:: REQUIRED TASKS ::
1. Condense the paragraph of the auto sales article below that opens with "Auto sales are at their lowest levels in 27 years" into a shorter version that keeps its main facts.
2. Please reproduce word for word the passage of the auto sales article below that begins at the words "After a miserable" and stops after "except for Toyota.".

Experts say auto sales still likely haven't hit rock bottom
While examining the plight of the domestic automakers -- GM and Chrysler (and to a lesser extent Ford) -- many blame inefficient designs from years past or the added expenses of the high union pay or benefits. What many forget is the base reason why these companies are in such bad trouble -- cars just aren't selling.
After a miserable January and February, sales in March plunged again. And it wasn't just domestic automakers either; sales of Toyota, Honda, General Motors and Ford all fell at least 36 percent for the month. There were some small signs of hope -- all of companies posted small gains from January and February and all of them beat their forecast -- except for Toyota.
Auto sales are at their lowest levels in 27 years, but auto executives are still wary of saying that they've hit rock bottom. But as GM and Chrysler LLC fight to avoid bankruptcy without their requested bailout loans, some of their employees took heart at the small bright spots in the bad news. Mark LaNeve, vice president for GM North America vehicle sales states, "Maybe we're starting to...show some signs of life."

:: DATA BLOCK ::
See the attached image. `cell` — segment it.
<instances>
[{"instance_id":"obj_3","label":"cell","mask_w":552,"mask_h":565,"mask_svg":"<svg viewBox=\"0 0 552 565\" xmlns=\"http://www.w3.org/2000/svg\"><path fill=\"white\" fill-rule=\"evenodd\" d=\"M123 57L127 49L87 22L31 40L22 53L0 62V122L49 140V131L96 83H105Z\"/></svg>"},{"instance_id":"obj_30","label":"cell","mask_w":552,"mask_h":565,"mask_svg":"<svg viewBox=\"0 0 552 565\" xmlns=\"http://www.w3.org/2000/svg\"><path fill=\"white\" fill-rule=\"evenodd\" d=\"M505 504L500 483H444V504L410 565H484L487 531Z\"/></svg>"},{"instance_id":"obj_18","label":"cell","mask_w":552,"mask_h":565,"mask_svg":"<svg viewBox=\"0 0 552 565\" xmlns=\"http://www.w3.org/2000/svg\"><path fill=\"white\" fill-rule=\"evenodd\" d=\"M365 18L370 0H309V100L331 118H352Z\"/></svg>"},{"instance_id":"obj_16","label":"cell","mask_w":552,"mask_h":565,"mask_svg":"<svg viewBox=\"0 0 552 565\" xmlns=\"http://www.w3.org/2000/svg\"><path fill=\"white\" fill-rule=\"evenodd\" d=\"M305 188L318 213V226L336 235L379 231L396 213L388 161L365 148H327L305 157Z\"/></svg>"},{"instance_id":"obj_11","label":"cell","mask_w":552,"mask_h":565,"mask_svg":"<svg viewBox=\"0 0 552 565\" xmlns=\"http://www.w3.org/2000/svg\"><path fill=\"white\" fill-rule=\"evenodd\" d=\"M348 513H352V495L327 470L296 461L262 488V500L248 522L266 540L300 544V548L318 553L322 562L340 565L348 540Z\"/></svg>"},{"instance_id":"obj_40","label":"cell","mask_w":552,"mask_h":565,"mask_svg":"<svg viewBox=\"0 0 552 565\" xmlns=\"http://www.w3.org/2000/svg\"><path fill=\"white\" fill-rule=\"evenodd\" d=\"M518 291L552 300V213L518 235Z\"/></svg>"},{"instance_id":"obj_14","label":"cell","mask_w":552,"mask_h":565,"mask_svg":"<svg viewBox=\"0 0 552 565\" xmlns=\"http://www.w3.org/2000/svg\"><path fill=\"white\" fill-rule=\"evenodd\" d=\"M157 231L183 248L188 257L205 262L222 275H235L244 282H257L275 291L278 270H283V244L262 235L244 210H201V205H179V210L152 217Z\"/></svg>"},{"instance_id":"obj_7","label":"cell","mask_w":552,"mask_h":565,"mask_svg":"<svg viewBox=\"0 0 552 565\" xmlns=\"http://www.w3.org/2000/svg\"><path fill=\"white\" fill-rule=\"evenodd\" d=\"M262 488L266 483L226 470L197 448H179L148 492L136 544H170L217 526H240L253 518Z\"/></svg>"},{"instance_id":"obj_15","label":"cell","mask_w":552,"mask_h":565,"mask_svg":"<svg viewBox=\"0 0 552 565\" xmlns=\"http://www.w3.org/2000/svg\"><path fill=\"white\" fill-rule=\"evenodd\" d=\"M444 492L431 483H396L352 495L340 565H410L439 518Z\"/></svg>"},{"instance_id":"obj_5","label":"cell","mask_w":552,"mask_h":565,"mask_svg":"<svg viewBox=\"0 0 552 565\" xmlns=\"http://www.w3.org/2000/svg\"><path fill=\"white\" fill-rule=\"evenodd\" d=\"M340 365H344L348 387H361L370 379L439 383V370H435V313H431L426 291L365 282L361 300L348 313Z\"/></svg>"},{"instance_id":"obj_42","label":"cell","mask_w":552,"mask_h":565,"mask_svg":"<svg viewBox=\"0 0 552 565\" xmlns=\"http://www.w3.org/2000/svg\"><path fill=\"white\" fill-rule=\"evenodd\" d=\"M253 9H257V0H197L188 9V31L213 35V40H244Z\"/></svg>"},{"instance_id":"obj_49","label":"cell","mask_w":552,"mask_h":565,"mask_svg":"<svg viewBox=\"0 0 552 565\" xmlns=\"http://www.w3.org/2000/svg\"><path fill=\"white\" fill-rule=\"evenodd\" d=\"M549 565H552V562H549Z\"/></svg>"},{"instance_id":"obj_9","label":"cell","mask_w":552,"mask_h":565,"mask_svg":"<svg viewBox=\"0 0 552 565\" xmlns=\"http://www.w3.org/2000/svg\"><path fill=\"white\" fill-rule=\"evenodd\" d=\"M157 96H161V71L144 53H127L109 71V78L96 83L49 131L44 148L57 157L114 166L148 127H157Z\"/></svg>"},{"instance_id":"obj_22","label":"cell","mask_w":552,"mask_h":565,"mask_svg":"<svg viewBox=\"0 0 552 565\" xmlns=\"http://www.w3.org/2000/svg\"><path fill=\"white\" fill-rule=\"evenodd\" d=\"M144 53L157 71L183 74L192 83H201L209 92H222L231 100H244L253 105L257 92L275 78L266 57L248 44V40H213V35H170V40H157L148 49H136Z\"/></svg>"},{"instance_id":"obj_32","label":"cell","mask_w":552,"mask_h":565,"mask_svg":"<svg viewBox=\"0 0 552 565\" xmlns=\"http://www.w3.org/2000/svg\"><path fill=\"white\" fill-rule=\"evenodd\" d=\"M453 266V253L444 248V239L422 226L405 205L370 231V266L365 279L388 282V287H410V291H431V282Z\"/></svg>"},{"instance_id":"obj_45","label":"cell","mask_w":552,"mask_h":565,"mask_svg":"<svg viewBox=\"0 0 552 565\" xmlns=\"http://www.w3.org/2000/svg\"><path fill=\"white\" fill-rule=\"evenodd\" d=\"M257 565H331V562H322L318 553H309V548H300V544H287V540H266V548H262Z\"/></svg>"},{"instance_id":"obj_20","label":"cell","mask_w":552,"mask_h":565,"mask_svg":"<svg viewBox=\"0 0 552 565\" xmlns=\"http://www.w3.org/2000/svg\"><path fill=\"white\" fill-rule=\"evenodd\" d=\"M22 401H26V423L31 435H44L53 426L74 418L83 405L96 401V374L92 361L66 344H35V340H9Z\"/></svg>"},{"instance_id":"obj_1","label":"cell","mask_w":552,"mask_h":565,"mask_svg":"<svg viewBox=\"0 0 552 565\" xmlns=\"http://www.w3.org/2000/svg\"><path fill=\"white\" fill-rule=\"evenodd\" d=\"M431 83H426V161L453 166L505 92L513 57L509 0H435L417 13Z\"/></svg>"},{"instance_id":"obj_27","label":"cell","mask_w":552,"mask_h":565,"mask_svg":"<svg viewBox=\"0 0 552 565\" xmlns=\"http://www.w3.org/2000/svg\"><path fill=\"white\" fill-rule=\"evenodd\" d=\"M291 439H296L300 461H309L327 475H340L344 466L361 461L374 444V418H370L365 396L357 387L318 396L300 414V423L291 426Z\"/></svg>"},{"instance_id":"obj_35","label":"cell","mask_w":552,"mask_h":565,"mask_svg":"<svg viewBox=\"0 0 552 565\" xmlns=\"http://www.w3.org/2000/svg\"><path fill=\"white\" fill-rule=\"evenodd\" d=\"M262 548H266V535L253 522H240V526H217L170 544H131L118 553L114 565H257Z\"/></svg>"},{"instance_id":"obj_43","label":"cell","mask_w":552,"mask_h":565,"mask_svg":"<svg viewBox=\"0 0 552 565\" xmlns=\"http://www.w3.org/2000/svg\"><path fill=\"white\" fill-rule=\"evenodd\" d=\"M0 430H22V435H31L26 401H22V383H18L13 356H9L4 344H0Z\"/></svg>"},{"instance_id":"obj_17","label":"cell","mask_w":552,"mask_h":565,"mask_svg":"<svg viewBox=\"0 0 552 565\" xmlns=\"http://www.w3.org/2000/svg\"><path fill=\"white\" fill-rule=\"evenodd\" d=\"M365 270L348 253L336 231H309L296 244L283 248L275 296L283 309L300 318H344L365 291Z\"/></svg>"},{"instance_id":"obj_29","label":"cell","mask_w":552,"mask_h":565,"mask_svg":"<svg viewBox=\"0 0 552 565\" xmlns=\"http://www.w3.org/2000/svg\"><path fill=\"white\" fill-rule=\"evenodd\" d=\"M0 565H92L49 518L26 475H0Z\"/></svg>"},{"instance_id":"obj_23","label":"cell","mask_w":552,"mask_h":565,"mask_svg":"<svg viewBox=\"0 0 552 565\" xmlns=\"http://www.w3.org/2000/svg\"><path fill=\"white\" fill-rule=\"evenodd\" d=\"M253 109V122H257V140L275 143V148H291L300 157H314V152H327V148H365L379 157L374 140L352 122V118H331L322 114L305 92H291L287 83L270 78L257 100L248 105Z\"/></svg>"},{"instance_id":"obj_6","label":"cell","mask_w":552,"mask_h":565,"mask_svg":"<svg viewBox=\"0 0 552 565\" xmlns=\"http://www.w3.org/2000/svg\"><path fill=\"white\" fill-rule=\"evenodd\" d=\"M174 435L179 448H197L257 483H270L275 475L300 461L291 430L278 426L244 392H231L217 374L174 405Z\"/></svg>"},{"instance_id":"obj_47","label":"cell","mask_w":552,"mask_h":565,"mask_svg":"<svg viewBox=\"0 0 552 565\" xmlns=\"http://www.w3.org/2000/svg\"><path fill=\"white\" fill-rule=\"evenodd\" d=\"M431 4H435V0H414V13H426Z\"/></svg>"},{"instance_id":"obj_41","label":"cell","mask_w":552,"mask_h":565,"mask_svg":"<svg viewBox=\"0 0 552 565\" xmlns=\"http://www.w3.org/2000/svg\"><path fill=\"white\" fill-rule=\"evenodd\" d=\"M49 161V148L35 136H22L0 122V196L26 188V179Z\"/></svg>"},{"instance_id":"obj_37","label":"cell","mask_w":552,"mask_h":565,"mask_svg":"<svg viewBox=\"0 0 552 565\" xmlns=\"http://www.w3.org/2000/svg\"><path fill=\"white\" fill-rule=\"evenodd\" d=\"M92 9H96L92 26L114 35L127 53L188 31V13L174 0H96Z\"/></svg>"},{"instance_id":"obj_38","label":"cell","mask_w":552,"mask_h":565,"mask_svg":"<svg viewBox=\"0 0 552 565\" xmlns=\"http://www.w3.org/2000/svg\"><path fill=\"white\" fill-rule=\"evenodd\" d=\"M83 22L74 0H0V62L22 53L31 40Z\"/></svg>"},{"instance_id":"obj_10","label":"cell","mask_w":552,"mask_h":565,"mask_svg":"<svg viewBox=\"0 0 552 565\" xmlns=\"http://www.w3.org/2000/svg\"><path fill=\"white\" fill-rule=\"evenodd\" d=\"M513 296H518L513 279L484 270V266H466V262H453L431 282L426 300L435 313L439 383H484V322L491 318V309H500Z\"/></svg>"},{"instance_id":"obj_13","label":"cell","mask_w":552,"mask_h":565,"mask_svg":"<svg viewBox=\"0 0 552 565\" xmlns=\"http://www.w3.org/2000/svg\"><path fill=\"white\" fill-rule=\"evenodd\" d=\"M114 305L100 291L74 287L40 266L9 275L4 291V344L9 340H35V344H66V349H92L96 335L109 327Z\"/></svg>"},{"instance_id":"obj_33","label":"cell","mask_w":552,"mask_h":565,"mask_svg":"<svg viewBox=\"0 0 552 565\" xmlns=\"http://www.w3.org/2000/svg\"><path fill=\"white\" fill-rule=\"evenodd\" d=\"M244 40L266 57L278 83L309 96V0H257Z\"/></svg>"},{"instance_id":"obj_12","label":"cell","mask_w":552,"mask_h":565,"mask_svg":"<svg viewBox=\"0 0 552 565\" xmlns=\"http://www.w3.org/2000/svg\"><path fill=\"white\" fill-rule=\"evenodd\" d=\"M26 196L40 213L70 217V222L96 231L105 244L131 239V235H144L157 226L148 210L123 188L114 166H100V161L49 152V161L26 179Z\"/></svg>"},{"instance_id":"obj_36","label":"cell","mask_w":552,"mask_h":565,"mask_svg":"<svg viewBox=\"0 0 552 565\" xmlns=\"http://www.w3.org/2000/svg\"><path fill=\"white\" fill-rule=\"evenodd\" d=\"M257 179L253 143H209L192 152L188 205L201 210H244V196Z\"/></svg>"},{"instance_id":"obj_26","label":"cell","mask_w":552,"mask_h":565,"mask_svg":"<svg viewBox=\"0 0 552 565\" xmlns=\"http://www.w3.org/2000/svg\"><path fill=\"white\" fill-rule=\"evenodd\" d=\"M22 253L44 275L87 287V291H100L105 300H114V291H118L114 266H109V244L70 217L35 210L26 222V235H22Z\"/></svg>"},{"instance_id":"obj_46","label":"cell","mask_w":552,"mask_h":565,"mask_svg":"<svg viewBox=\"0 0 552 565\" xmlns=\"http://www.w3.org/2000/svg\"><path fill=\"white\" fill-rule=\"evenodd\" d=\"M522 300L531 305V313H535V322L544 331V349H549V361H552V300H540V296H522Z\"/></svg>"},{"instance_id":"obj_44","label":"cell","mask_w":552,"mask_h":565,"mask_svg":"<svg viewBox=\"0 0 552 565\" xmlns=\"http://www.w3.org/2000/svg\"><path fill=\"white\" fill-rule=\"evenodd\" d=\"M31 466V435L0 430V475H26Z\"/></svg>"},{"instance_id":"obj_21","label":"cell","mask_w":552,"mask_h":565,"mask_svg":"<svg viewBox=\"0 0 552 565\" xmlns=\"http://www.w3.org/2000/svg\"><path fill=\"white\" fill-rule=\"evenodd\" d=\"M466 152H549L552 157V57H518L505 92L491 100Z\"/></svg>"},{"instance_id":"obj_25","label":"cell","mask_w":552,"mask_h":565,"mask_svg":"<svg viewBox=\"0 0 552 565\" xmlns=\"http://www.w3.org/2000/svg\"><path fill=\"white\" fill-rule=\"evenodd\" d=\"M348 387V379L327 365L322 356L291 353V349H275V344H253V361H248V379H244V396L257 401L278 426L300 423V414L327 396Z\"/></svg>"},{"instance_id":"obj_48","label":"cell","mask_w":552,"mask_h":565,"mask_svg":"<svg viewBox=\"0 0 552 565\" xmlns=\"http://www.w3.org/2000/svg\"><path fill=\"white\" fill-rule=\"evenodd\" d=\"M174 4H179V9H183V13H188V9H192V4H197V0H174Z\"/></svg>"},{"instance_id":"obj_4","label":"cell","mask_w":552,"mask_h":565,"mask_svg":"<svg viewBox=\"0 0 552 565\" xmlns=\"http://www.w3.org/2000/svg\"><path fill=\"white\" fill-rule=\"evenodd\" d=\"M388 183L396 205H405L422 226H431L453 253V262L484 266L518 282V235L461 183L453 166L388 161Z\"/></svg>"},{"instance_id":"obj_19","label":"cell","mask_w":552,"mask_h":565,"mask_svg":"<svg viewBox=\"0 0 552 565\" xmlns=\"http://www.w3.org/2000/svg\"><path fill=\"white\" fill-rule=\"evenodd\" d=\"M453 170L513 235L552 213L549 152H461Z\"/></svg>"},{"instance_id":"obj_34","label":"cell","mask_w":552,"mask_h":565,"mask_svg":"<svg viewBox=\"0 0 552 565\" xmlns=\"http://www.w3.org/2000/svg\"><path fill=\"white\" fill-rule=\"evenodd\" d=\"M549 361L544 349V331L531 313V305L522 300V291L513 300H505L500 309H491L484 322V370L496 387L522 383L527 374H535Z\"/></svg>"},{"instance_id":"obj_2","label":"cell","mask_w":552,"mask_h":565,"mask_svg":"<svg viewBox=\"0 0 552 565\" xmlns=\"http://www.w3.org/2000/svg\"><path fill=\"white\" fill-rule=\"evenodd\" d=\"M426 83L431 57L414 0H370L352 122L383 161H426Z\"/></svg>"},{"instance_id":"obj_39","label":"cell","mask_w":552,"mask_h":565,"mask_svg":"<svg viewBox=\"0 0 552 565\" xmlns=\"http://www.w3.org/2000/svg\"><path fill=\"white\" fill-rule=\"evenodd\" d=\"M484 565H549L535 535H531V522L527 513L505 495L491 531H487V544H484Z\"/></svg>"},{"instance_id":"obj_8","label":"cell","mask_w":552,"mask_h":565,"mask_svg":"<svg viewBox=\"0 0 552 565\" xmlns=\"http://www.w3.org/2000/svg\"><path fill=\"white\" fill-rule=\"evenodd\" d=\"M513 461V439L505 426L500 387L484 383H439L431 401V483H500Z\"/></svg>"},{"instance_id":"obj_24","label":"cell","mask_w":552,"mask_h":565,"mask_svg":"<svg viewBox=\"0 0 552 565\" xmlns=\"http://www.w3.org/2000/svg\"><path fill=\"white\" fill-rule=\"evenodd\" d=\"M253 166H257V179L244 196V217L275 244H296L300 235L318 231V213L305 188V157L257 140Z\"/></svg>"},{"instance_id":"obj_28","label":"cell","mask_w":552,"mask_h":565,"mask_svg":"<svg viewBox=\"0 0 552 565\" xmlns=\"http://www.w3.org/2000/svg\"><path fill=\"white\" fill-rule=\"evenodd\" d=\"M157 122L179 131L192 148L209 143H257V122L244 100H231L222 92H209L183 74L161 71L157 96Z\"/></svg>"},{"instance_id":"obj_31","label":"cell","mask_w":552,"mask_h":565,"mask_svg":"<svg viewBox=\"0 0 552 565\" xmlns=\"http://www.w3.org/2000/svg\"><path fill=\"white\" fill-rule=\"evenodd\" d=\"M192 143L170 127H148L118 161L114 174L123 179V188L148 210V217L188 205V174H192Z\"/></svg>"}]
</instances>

:: RESPONSES FOR EACH TASK ::
1. Auto sales have dropped to a 27-year low, but auto executives are still reluctant to say the bottom has been reached. As GM and Chrysler LLC fight to avoid bankruptcy without their requested bailout loans, some of their employees have found encouragement in small bright spots. GM's Mark LaNeve, vice president for North America vehicle sales, said, "Maybe we're starting to...show some signs of life."

2.
After a miserable January and February, sales in March plunged again. And it wasn't just domestic automakers either; sales of Toyota, Honda, General Motors and Ford all fell at least 36 percent for the month. There were some small signs of hope -- all of companies posted small gains from January and February and all of them beat their forecast -- except for Toyota.